(YOUR TASK)
Copy the data word for word, from the line containing "From the picture, does" through the line containing "(x=151, y=326) →", with both of those lines included.

(DATA PROVIDED)
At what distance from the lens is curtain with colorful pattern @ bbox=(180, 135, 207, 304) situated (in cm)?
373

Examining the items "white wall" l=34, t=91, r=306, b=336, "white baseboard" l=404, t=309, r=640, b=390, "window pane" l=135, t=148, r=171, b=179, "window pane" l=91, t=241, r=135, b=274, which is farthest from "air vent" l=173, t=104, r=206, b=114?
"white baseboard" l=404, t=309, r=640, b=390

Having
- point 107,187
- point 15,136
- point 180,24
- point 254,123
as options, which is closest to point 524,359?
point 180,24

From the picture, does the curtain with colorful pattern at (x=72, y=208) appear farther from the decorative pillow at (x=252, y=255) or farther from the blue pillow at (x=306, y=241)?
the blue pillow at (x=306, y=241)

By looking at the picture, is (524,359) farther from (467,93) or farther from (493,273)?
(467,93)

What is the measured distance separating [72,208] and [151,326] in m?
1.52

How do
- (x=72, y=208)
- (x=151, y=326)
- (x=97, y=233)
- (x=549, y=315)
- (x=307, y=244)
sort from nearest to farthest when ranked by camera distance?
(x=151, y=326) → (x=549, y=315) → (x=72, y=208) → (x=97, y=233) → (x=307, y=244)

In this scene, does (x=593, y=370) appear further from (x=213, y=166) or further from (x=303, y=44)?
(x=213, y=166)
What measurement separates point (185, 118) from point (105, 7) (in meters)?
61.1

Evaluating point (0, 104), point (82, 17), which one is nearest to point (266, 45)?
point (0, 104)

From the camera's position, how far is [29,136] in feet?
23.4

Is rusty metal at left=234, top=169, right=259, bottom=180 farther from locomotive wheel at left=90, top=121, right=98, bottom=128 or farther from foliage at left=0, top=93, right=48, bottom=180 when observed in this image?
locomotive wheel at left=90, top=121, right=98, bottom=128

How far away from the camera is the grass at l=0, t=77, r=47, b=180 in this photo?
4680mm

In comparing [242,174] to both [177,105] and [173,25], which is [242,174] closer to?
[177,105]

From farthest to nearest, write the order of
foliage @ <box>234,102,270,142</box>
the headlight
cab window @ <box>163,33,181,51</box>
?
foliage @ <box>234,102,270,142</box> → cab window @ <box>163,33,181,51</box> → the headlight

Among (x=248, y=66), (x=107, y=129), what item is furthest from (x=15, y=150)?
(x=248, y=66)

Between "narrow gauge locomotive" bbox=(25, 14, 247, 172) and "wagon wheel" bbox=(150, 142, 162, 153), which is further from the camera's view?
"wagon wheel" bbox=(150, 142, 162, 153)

(RESULT OF THIS TASK)
From the picture, does the curtain with colorful pattern at (x=72, y=208) appear farther from the decorative pillow at (x=252, y=255) or farther from the blue pillow at (x=306, y=241)?
the blue pillow at (x=306, y=241)

By looking at the picture, is (524,359) farther from (467,93) or farther from (493,273)?
(467,93)

What is the measured distance separating [72,208] and [151,326] in m?
1.52

How do
- (x=72, y=208)
- (x=151, y=326)
- (x=97, y=233)
- (x=549, y=315)
- (x=307, y=244)
sort from nearest to farthest when ranked by camera distance?
(x=151, y=326) → (x=549, y=315) → (x=72, y=208) → (x=97, y=233) → (x=307, y=244)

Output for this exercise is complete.